While the College Board does not require teachers to use Classroom, Abram notes that “even if the AP Classroom does not instill uniformity in course content upon implementation, it almost certainly will over time.”
And Abrams contrasts that with the founders of AP: “The AP program’s founders argued that the key to stimulating genuine intellectual exploration and development was creativity and flexibility for teachers, something enjoyed in the college classroom that they expected AP classes would also manifest.”
What Is the Real Problem?
In an interview, Abrams discussed some of the challenges with fixing the AP program.
Many students, and many parents, believe that there is a direct relationship between taking AP courses (the greater the number, the better) and being admitted to a “good” college. “Despite statements from college officials that taking AP courses is one way to demonstrate a student’s commitment to taking rigorous courses, students and parents believe otherwise.

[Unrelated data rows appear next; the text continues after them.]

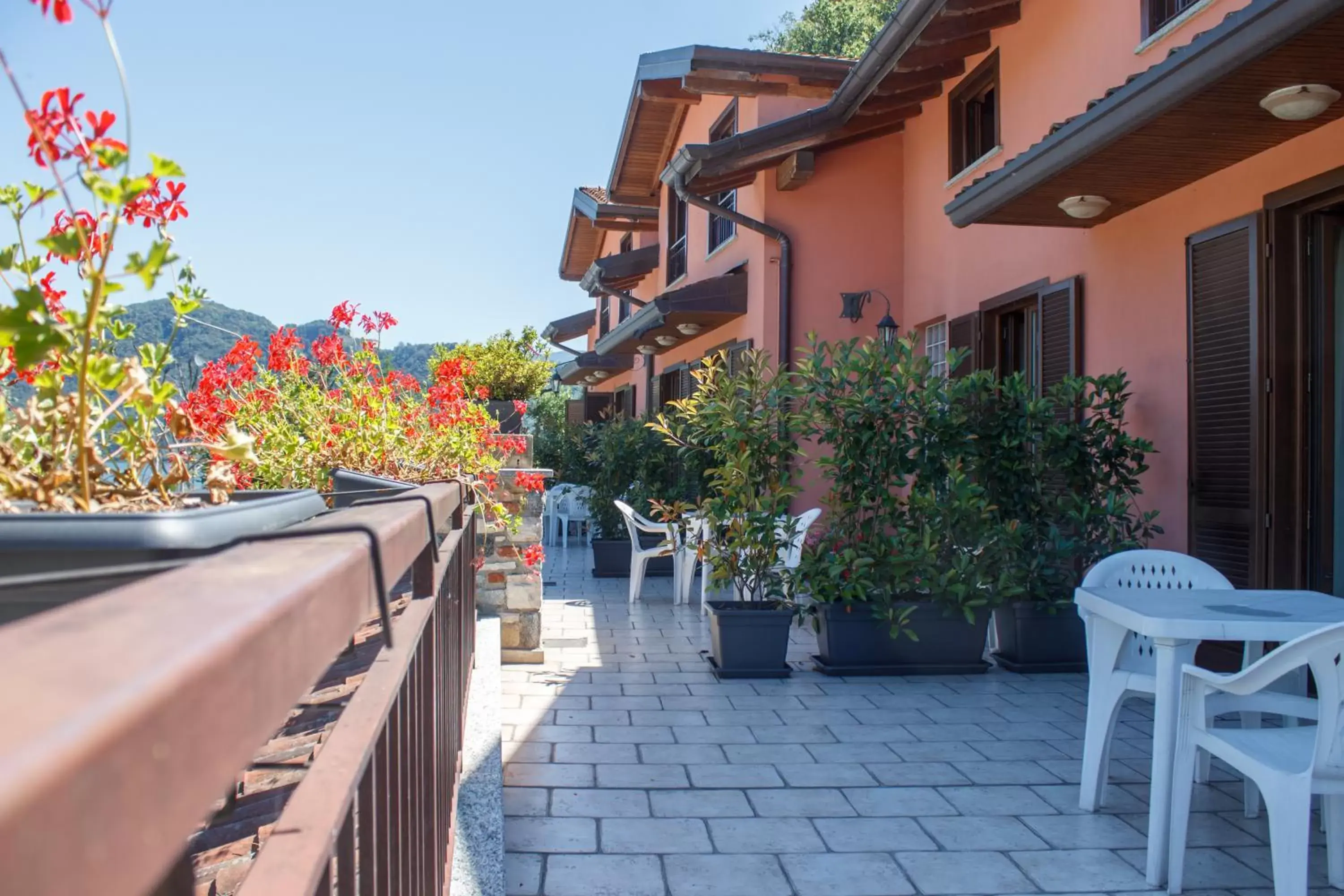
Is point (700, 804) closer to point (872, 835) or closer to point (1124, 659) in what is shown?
point (872, 835)

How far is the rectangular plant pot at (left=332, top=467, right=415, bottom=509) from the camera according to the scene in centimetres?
256

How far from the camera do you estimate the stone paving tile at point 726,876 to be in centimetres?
304

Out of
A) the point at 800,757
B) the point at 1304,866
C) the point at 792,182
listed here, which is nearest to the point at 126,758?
the point at 1304,866

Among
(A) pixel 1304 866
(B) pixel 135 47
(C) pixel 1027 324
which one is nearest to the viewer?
(B) pixel 135 47

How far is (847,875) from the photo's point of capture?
3.17 m

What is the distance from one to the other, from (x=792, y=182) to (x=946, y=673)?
18.0 feet

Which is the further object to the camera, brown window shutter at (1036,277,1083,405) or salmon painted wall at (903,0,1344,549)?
brown window shutter at (1036,277,1083,405)

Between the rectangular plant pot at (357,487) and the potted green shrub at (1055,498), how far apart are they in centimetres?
406

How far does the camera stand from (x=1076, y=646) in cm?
600

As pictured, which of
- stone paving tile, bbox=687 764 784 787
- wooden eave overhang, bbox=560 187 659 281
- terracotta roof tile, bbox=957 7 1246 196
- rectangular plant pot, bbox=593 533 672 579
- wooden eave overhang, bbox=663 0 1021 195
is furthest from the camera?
wooden eave overhang, bbox=560 187 659 281

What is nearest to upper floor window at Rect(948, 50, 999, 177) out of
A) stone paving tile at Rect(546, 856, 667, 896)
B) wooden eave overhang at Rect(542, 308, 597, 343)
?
stone paving tile at Rect(546, 856, 667, 896)

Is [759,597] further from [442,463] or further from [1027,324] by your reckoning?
[1027,324]

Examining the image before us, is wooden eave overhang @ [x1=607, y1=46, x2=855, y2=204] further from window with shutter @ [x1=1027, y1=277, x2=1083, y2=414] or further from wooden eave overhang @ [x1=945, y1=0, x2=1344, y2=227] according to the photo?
wooden eave overhang @ [x1=945, y1=0, x2=1344, y2=227]

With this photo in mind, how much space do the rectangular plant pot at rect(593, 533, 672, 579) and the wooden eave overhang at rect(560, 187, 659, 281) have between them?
23.4ft
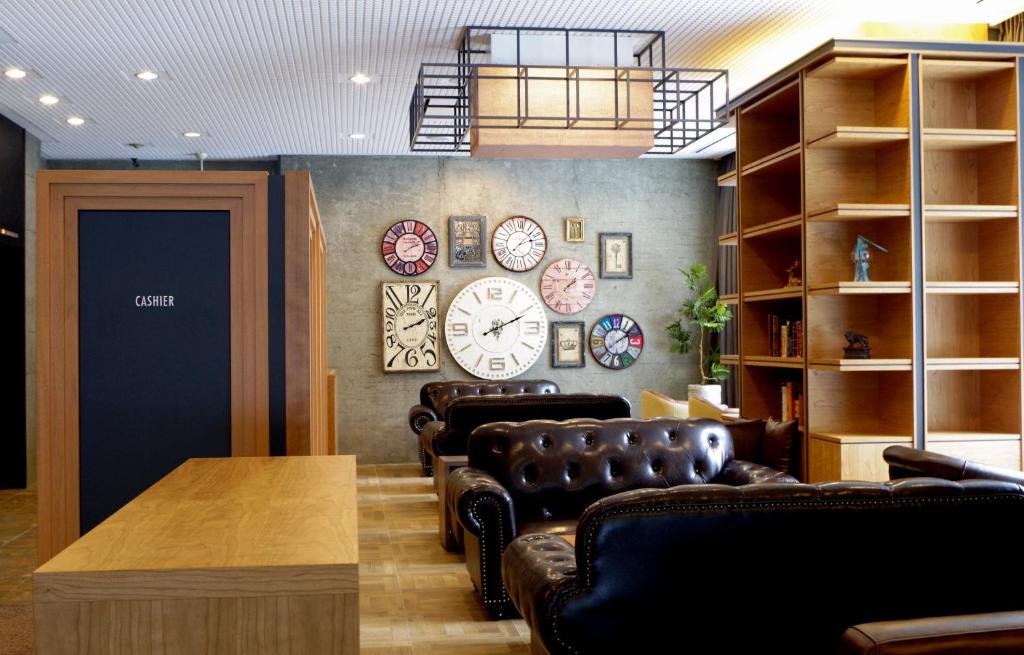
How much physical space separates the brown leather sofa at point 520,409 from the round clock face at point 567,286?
426 centimetres

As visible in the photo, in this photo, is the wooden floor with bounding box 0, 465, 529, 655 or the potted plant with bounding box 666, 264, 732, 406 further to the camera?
the potted plant with bounding box 666, 264, 732, 406

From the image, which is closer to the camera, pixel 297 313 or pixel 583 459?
pixel 297 313

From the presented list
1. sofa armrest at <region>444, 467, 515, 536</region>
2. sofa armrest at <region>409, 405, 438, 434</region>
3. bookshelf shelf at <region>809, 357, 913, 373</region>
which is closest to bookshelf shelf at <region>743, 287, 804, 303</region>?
bookshelf shelf at <region>809, 357, 913, 373</region>

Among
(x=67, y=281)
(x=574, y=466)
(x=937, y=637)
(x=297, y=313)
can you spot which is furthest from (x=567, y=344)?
(x=937, y=637)

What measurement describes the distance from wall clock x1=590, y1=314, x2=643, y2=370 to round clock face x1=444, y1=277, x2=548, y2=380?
1.93 feet

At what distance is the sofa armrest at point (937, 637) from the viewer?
1.86 m

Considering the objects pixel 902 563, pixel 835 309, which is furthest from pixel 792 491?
pixel 835 309

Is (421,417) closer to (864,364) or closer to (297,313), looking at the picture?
(864,364)

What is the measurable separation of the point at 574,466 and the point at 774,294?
171cm

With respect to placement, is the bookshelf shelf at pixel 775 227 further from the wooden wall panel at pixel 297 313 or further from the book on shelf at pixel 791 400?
the wooden wall panel at pixel 297 313

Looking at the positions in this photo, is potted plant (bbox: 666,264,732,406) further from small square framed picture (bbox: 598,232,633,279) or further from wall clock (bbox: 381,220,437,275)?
wall clock (bbox: 381,220,437,275)

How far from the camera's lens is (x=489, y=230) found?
1007 cm

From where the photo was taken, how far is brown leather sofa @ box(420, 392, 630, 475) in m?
5.66

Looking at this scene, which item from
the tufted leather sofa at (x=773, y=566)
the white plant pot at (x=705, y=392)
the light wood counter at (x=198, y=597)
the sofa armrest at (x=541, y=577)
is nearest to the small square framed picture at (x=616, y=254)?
the white plant pot at (x=705, y=392)
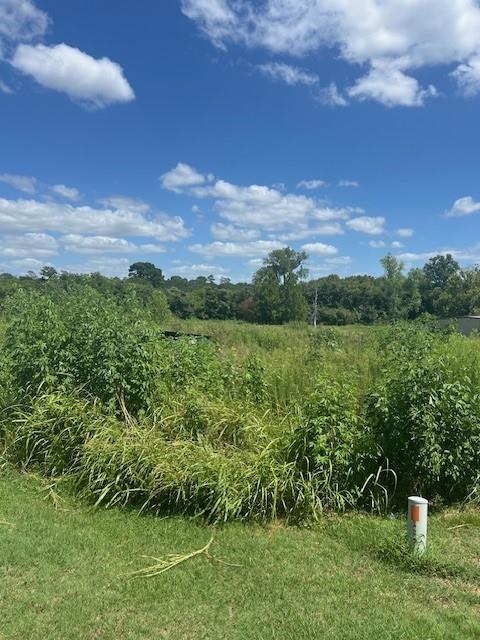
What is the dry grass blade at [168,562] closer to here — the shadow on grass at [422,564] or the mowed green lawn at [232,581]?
the mowed green lawn at [232,581]

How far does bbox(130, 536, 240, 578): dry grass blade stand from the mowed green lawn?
0.16 feet

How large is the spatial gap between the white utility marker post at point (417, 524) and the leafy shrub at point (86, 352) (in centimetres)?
289

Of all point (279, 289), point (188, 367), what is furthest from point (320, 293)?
point (188, 367)

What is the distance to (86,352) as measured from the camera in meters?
5.77

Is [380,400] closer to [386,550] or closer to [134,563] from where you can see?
[386,550]

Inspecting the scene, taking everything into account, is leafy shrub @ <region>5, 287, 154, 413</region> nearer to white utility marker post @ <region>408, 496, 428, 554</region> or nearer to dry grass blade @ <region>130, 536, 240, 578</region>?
dry grass blade @ <region>130, 536, 240, 578</region>

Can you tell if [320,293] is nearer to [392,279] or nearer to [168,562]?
[392,279]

“People feel that they need the program,” Abrams said. “I do hope to reach some of those parents.”
Ultimately, Abrams argues that what’s needed is more money for K-12 systems, and not just for AP programs, but for quality investments at all levels. And also more funds for higher education. She said enough money is needed so districts can’t assume AP has the answers.
She acknowledged this isn’t going to happen anytime soon but said that is not a reason to hold back.
Abrams reached out to the College Board when she was conducting research for the book. She said she wanted information that was in the organization’s archives. She never received any answer.
The College Board’s Response
The College Board responded to Inside Higher Ed’s request to talk about the book with a statement:
“The great strength of the AP Program is the community of talented, dedicated teachers who care about their students and feel passionate about their subjects. We hear from thousands of those teachers every year, and their insights help make AP more effective and more inspiring for students. Annie Abrams’s Shortchanged offers one, limited view … We find her examination of the AP Program not reflective of the experiences of the broader community of AP teachers and the students they serve. If she had consulted with any of the thousands of AP teachers educating across a variety of subjects, she would have found that students from all backgrounds can excel when they have the right preparation, a welcoming invitation, and a genuine sense of belonging.”
The statement continued: “For schools across the country—urban and rural, large and small, well-resourced and economically struggling—AP provides a broad framework and a wealth of resources so that teachers at all levels can offer a college-level experience. AP frameworks are flexible by design so that teachers use their experience and creativity to expand and enhance the curricula. No two AP classes are alike, because they rely so thoroughly on the talent and commitment of individual teachers.”
As for Abrams, who is currently on leave from her teaching job, she said she wasn’t sure if, upon return, she would again teach an AP course.